-- Exercise requirements --
Look through the material below and return every line that contains "weight".

-- The data --
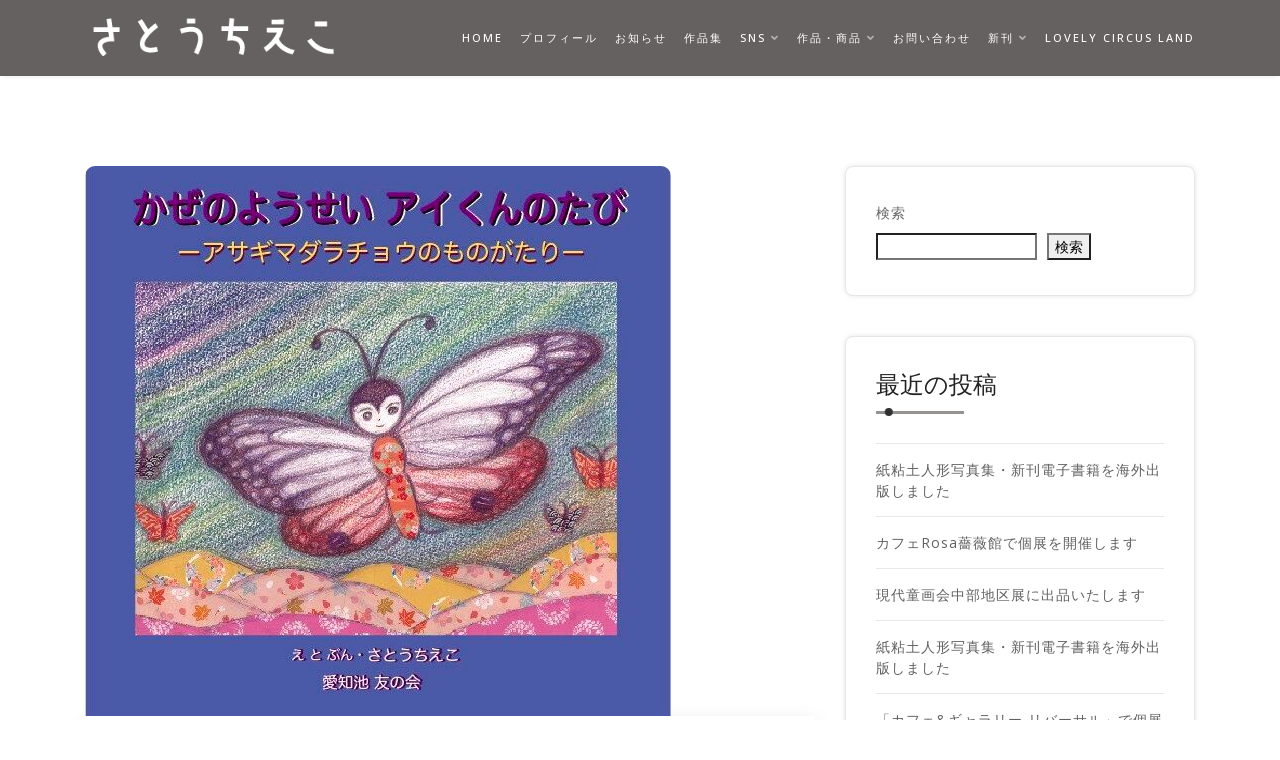

--- FILE ---
content_type: text/css
request_url: https://runba.jp/wp-content/themes/maria-child/style.css?ver=6.9
body_size: 163
content:
/*
Theme Name: maria child
Tags:  custom-menu, editor-style, featured-images
Template: maria
Version: 1.0.0
*/


@import '../maria/style.css';



/*---------------------------------
      write your css from here
------------------------------------*/


--- FILE ---
content_type: text/css
request_url: https://runba.jp/wp-content/plugins/em-helper-plugin/includes/css/flaticon.css?ver=2.9.6
body_size: 443
content:
	/*
  	Flaticon icon font: Flaticon
  	Creation date: 18/01/2019 10:16
  	*/

@font-face {
  font-family: "Flaticon";
  src: url("./Flaticon.eot");
  src: url("./Flaticon.eot?#iefix") format("embedded-opentype"),
       url("./Flaticon.woff2") format("woff2"),
       url("./Flaticon.woff") format("woff"),
       url("./Flaticon.ttf") format("truetype"),
       url("./Flaticon.svg#Flaticon") format("svg");
  font-weight: normal;
  font-style: normal;
}

@media screen and (-webkit-min-device-pixel-ratio:0) {
  @font-face {
    font-family: "Flaticon";
    src: url("./Flaticon.svg#Flaticon") format("svg");
  }
}

[class^="flaticon-"]:before, [class*=" flaticon-"]:before,
[class^="flaticon-"]:after, [class*=" flaticon-"]:after {   
font-family: Flaticon;
font-style: normal;
}

.flaticon-next-1:before { content: "\f100"; }
.flaticon-back:before { content: "\f101"; }
.flaticon-next:before { content: "\f102"; }
.flaticon-back-1:before { content: "\f103"; }
.flaticon-respect:before { content: "\f104"; }
.flaticon-briefcase:before { content: "\f105"; }
.flaticon-graduation-hat:before { content: "\f106"; }
.flaticon-left-quote:before { content: "\f107"; }
.flaticon-aeroplane:before { content: "\f108"; }
.flaticon-jet:before { content: "\f109"; }
.flaticon-phone-call-1:before { content: "\f10a"; }
.flaticon-phone-call:before { content: "\f10b"; }
.flaticon-customer-service:before { content: "\f10c"; }
.flaticon-speech-bubble:before { content: "\f10d"; }
.flaticon-shopping-basket:before { content: "\f10e"; }
.flaticon-mail:before { content: "\f10f"; }
.flaticon-graph:before { content: "\f110"; }
.flaticon-compass:before { content: "\f111"; }
.flaticon-home:before { content: "\f112"; }
.flaticon-lifebuoy:before { content: "\f113"; }
.flaticon-time:before { content: "\f114"; }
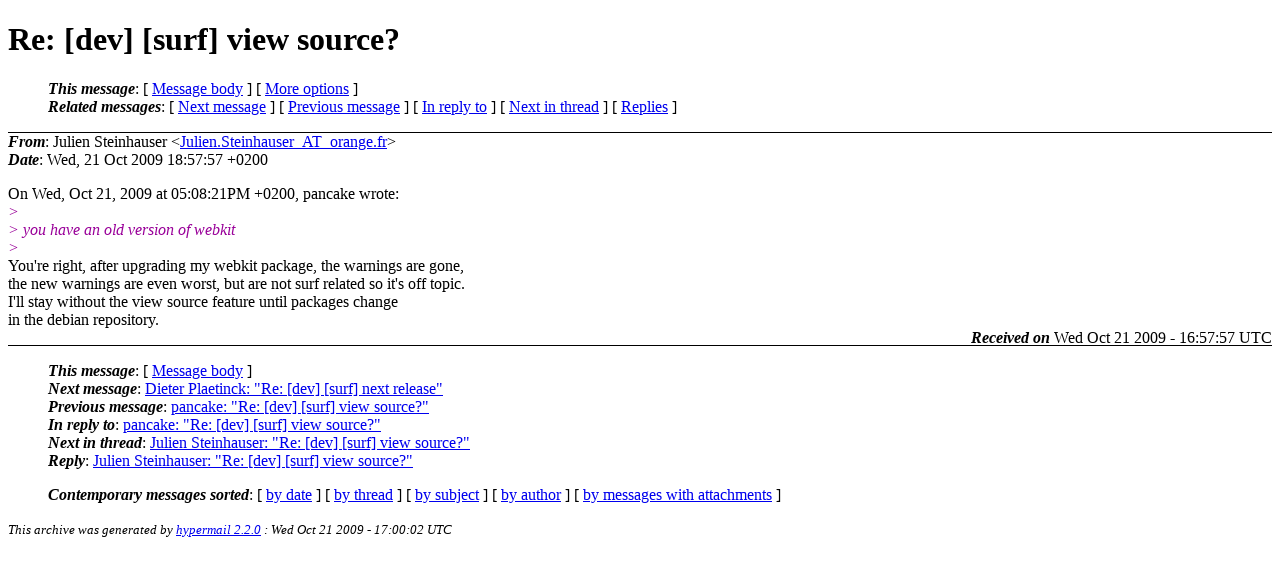

--- FILE ---
content_type: text/html
request_url: https://lists.suckless.org/dev/0910/1993.html
body_size: 2055
content:
<?xml version="1.0" encoding="us-ascii"?>
<!DOCTYPE html PUBLIC "-//W3C//DTD XHTML 1.0 Strict//EN"
    "http://www.w3.org/TR/xhtml1/DTD/xhtml1-strict.dtd">
<html xmlns="http://www.w3.org/1999/xhtml" lang="en">
<head>
<meta http-equiv="Content-Type" content="text/html; charset=us-ascii" />
<meta name="generator" content="hypermail 2.2.0, see http://www.hypermail-project.org/" />
<title>Re: [dev] [surf] view source? from Julien Steinhauser on 2009-10-21 (dev mail list archive)</title>
<meta name="Author" content="Julien Steinhauser (Julien.Steinhauser_AT_orange.fr)" />
<meta name="Subject" content="Re: [dev] [surf] view source?" />
<meta name="Date" content="2009-10-21" />
<style type="text/css">
/*<![CDATA[*/
/* To be incorporated in the main stylesheet, don't code it in hypermail! */
body {color: black; background: #ffffff}
dfn {font-weight: bold;}
pre { background-color:inherit;}
.head { border-bottom:1px solid black;}
.foot { border-top:1px solid black;}
th {font-style:italic;}
table { margin-left:2em;}map ul {list-style:none;}
#mid { font-size:0.9em;}
#received { float:right;}
address { font-style:inherit ;}
/*]]>*/
.quotelev1 {color : #990099}
.quotelev2 {color : #ff7700}
.quotelev3 {color : #007799}
.quotelev4 {color : #95c500}
</style>
</head>
<body>
<div class="head">
<h1>Re: [dev] [surf] view source?</h1>
<!-- received="Wed, 21 Oct 2009 18:57:57 +0200" -->
<!-- isoreceived="20091021165757" -->
<!-- sent="Wed, 21 Oct 2009 18:57:57 +0200" -->
<!-- isosent="20091021165757" -->
<!-- name="Julien Steinhauser" -->
<!-- email="Julien.Steinhauser_AT_orange.fr" -->
<!-- subject="Re: [dev] [surf] view source?" -->
<!-- id="20091021165756.GA3270_AT_eol.org" -->
<!-- charset="us-ascii" -->
<!-- inreplyto="4ADF23E5.8080908&#64;youterm.com" -->
<!-- expires="-1" -->
<map id="navbar" name="navbar">
<ul class="links">
<li>
<dfn>This message</dfn>:
[ <a href="#start" name="options1" id="options1" tabindex="1">Message body</a> ]
 [ <a href="#options2">More options</a> ]
</li>
<li>
<dfn>Related messages</dfn>:
<!-- unext="start" -->
[ <a href="1994.html" title="Dieter Plaetinck: &quot;Re: [dev] [surf] next release&quot;">Next message</a> ]
[ <a href="1992.html" title="pancake: &quot;Re: [dev] [surf] view source?&quot;">Previous message</a> ]
[ <a href="1992.html" title="pancake: &quot;Re: [dev] [surf] view source?&quot;">In reply to</a> ]
<!-- unextthread="start" -->
 [ <a href="2009.html" title="Julien Steinhauser: &quot;Re: [dev] [surf] view source?&quot;">Next in thread</a> ]
 [ <a href="#replies">Replies</a> ]
<!-- ureply="end" -->
</li>
</ul>
</map>
</div>
<!-- body="start" -->
<div class="mail">
<address class="headers">
<span id="from">
<dfn>From</dfn>: Julien Steinhauser &lt;<a href="mailto:Julien.Steinhauser_AT_orange.fr?Subject=Re:%20[dev]%20[surf]%20view%20source?">Julien.Steinhauser_AT_orange.fr</a>&gt;
</span><br />
<span id="date"><dfn>Date</dfn>: Wed, 21 Oct 2009 18:57:57 +0200</span><br />
</address>
<p>
On Wed, Oct 21, 2009 at 05:08:21PM +0200, pancake wrote:
<br />
<em class="quotelev1">&gt;
</em><br />
<em class="quotelev1">&gt; you have an old version of webkit
</em><br />
<em class="quotelev1">&gt;
</em><br />
You're right, after upgrading my webkit package, the warnings are gone,
<br />
the new warnings are even worst, but are not surf related so it's off topic.
<br />
I'll stay without the view source feature until packages change
<br />
in the debian repository.
<br />
<span id="received"><dfn>Received on</dfn> Wed Oct 21 2009 - 16:57:57 UTC</span>
</div>
<!-- body="end" -->
<div class="foot">
<map id="navbarfoot" name="navbarfoot" title="Related messages">
<ul class="links">
<li><dfn>This message</dfn>: [ <a href="#start">Message body</a> ]</li>
<!-- lnext="start" -->
<li><dfn>Next message</dfn>: <a href="1994.html" title="Next message in the list">Dieter Plaetinck: "Re: [dev] [surf] next release"</a></li>
<li><dfn>Previous message</dfn>: <a href="1992.html" title="Previous message in the list">pancake: "Re: [dev] [surf] view source?"</a></li>
<li><dfn>In reply to</dfn>: <a href="1992.html" title="Message to which this message replies">pancake: "Re: [dev] [surf] view source?"</a></li>
<!-- lnextthread="start" -->
<li><dfn>Next in thread</dfn>: <a href="2009.html" title="Next message in this discussion thread">Julien Steinhauser: "Re: [dev] [surf] view source?"</a></li>
<li><a name="replies" id="replies"></a><dfn>Reply</dfn>:  <a href="2009.html" title="Message sent in reply to this message">Julien Steinhauser: "Re: [dev] [surf] view source?"</a></li>
<!-- lreply="end" -->
</ul>
<ul class="links">
<li><a name="options2" id="options2"></a><dfn>Contemporary messages sorted</dfn>: [ <a href="date.html#1993" title="Contemporary messages by date">by date</a> ] [ <a href="index.html#1993" title="Contemporary discussion threads">by thread</a> ] [ <a href="subject.html#1993" title="Contemporary messages by subject">by subject</a> ] [ <a href="author.html#1993" title="Contemporary messages by author">by author</a> ] [ <a href="attachment.html" title="Contemporary messages by attachment">by messages with attachments</a> ]</li>
</ul>
</map>
</div>
<!-- trailer="footer" -->
<p><small><em>
This archive was generated by <a href="http://www.hypermail-project.org/">hypermail 2.2.0</a> 
: Wed Oct 21 2009 - 17:00:02 UTC
</em></small></p>
</body>
</html>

-- Solution for this task --
  font-weight: normal;
dfn {font-weight: bold;}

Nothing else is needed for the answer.